(QUOTED PASSAGE Opens)
Excommunication is the ultimate Roman Catholic punishment as it removes a person from the grace of the Church and the grace of God and consigns one to eternal condemnation in hell.

Hitler was never excommunicated; he was never threatened with excommunication! In fact, the only high-ranking Catholic Nazi to be excommunicated was Joseph Goebbels. He was not excommunicated for his involvement in killing millions of people (mainly Jews), however, but for only one reason: He married a Protestant woman!

Shortly after the end of WWII, the pope did excommunicate all communists. He "crushed the liberal 'Worker Priest' movement in France." The Nazis he left alone except when he put the Vatican to work 'underground' to get some of the worst of the Catholic Nazi war criminals out of Europe to safety -- often in Latin America -- using Church resources.


In Germany, in the 1920s and 1930s, Christians in general were supportive of values like discipline, punctuality, cleanliness, and respect for authority. These were some of the values promoted by the Nazis.

Generally, in Germany in the 1920s and 1930s, Christians were very much opposed to "godless" Communism. Opposition to Communism was another Nazi value. Hitler liked to present himself as a strong anti-Communist.

In the 1920s and 1930s in Germany, Christians generally rejected "modern tendencies toward urban, secular culture...They did not like the fast lifestyle of the roaring twenties or the open, democratic practices of the Weimar Germany, which advocated freedom of speech and belief and practiced tolerance toward the culturally diverse. Hitler attracted Christians by criticizing the liberalism of democratic government and by advocating a tougher, law-and-order approach to German society. He opposed pornography, prostitution, abortion, homosexuality, and the 'obscenity' of modern art, and he awarded bronze, silver and gold medals to women who produced four, six, and eight children, thus encouraging them to remain in their traditional role in the home."
(QUOTED PASSAGE Closes)
(PROVIDED MATERIAL Opens)
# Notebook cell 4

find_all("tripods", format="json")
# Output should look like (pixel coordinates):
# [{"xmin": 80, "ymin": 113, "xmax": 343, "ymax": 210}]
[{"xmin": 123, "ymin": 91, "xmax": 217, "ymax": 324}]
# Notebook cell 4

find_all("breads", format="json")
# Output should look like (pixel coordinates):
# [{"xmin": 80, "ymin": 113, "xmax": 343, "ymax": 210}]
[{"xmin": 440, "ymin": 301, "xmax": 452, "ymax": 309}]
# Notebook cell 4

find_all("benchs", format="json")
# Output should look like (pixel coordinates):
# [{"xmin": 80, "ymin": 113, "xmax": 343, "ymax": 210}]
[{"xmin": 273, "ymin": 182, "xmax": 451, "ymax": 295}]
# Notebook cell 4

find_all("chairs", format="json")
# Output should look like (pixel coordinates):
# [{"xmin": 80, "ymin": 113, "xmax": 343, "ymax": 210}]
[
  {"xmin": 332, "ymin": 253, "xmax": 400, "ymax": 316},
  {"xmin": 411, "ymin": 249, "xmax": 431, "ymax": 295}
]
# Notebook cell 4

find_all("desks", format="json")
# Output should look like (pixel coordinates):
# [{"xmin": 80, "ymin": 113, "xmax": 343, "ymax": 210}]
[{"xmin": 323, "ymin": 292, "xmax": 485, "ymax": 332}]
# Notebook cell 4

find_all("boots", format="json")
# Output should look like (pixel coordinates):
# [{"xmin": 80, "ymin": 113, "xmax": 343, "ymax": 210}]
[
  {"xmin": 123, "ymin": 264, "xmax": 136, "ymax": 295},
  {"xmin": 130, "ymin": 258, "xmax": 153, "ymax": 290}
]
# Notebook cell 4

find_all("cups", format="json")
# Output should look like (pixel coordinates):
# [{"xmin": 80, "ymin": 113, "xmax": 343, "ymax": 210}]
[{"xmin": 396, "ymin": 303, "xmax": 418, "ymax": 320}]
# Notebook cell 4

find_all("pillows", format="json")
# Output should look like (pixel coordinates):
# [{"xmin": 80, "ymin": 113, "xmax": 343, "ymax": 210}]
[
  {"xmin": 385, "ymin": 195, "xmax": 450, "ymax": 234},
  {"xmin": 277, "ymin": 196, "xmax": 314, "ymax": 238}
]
(PROVIDED MATERIAL Closes)
WHAT YOU NEED TO DO:
[1] According to the passage about the Church and the Nazis, why was Joseph Goebbels excommunicated?
[2] Continue the passage about the Church and the Nazis from where it stops.
The records are separate from the passage about the Church and the Nazis.

EXERCISE RESULTS:
[1] He married a Protestant woman.

[2]
Please understand that I am not equating the Christian Right with Nazism, but when you look at the list above it appears that much of the Christian Right in America today would be right at home in Nazi Germany. They share many of the same values promoted by Adolf Hitler!

Nazi Germany, according to the criteria promoted by the Christian Right, was a Christian nation.

Somehow, I don't think that's what Jonathan or the others want to hear, though.

2 comments:

Anonymous said...

You are flogging a dead horse, my friend. If we keep saying we have departed from Christian values and must return to whatever the writer claims is the correct version of Christian values, we can keep up the charade forever. Falwell will keep it up as long as people send him money and honor him. that will probaly be for as long as he lives.
Bob Poris

paul hart said...

The writer fails to mention that Hitler had an abiding and deep- rooted hatred of Christianity which is profoundly evident in Mein Kampf and in intimate conversations recorded by Bormann and others later published as Hitler's Table Talk.He made allusions on countless occasions to the fact that he would 'deal' with the Church after the war.The fact that there were so many committed Christians in Germany gave Hitler pause and placed restraints on his radical behaviour.
Privately,Hitler mocked and railed against the Vatican and the Protestant churches at one stage describing Christianity as "originally,merely an incarnation of Bolshevism,the destroyer".He regarded the state as the supreme[and sole] authority
Other senior Nazis were also either atheists,paganists or non-practicing christians including Hess,Himmler,Goering,Heydrich etc.In fact no sane Nazi official seeking advancement in the party would actively espouse Christianity as it runs counter to all the fundamental concepts of National Socialism!
Any attempt to link Christianity with Nazism on an ideological basis is specious,misleading and ridiculous when one examines the main pillars of Nazism; absolute obedience and servitude to the state and the race.
To state that because some modern Christian groups express concerns about social decline just as the Nazis did that this somehow links the two ideologically is illogical nonsense.The leap is far more absurd than the leap he attempts to criticize from Johnathan Falwell.